* **REQUIREMENTS**
• A. Using the golf terms text, decide whether each statement agrees with it: (i) official golf rules allow mulligans; (ii) "breakfast ball" is most often used for the first tee shot of the round; (iii) a straight shot moves from left to right once it begins its flight. For each, answer yes or no and quote the deciding words.
• B. Go on with the golf terms text, starting after its final definition.

* **SOURCE EXTRACT**
Golf Terms Used in Recreational Play
Mulligan – A “Mulligan” in golf means a do-over shot or a second chance shot with no penalty. It’s common for groups of recreational golfers to give themselves a certain number of mulligans for the round or a mulligan for their tee shot on the first hole.
While mulligans are common in recreational golf, there are no mulligans if playing by official golf rules.
Breakfast Ball – “Breakfast Ball” is another term for a mulligan that’s most commonly used in the United States. The term “breakfast ball” is most frequently used for the first tee shot of the round instead of mulligans in other situations.
Gimmie – A “Gimmie” is when the other golfers in your group let you pick up a would-be putt rather than requiring you to putt the ball because it’s within a distance that they expect you to make it. It’s a friendly way for golfers to speed up the round and let the would-be putter avoid a potential missed easy putt.
Golf Shot Terms
The golf terms below can be used to describe the shape of a golf shot, different types of golf shots, or how you hit the ball.
Golf Shot Shape Terms
Straight – A “Straight” golf shot is one that travels in a straight line with no left-to-right or right-to-left movement once it begins its flight.

(Source data)

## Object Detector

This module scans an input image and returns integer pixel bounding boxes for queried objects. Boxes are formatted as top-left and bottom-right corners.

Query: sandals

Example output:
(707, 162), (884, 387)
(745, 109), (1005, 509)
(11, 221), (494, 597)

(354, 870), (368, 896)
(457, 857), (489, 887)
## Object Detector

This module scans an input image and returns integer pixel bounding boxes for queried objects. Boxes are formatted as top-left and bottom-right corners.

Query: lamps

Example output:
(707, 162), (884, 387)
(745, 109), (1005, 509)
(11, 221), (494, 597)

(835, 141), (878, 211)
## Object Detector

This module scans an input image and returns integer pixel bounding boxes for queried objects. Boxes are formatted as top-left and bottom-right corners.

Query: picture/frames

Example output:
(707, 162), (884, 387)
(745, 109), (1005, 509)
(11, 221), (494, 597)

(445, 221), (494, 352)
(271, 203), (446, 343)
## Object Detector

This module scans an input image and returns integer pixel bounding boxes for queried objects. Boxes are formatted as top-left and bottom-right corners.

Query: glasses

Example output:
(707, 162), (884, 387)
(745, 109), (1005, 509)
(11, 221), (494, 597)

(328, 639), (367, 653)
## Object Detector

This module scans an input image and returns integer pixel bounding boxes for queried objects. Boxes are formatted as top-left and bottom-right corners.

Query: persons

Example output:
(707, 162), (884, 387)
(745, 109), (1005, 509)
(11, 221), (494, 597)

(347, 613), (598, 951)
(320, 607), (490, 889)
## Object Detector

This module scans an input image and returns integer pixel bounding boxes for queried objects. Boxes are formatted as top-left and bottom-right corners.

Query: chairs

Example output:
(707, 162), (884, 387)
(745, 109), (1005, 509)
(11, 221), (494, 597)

* **THE REPLIES**
• A.
(i) No: "there are no mulligans if playing by official golf rules."
(ii) Yes: "The term “breakfast ball” is most frequently used for the first tee shot of the round instead of mulligans in other situations."
(iii) No: "travels in a straight line with no left-to-right or right-to-left movement once it begins its flight."

• B.
Draw – A golf shot with “Draw” has a slight right-to-left ball flight for a right-handed golfer. The ball flight can start slightly to the right before coming back left or just go from the center to slightly left.
A good time for a draw shot is when hitting an approach shot onto a green with a pin location to the left. If your ball doesn’t draw as intended, you will end up safely in the middle of the green, while a successful draw will be attacking the pin.
Draw shots can also be useful on tee shots on holes with a dogleg left fairway.
Some players naturally have a drawing shot shape. They'll want to keep this in mind when aiming for their shots. Many high-skill golfers have the ability to shape shots, including draws, when they determine the optimal shot shape for a given situation.
Fade – A “Fade” golf shot is the inverse of a draw (see above). The ball flight moves slightly to the right (or left-to-right).
Fade shots are useful for attacking pin locations on the right of the green or hitting tee shots onto dogleg right fairways.
Push – A “Push” shot begins its ball flight traveling right of the target and continues on a straight line for a miss to the right. Unlike other undesirable missed right shots, a shot that’s pushed does not curve to the right due to ball spin.
Pull – A “Pull” shot in golf is the opposite of a push shot. A pulled shot starts left of the target and continues in a straight line, resulting in a miss to the left.
Slice – A “Slice ” in golf is an undesirable shot that curves sharply to the right due to too much sidespin and backspin. A slice usually results in missing your target far to the right, often leaving you in the rough, in a hazard, or out of bounds.
A sliced shot can often look like an okay shot initially before you realize it’s curving sharply to the right.
Hook – A “Hook” in golf is an undesirable golf shot that curves sharply to the left because it has too much sidespin and backspin. It’s the inverse of a slice.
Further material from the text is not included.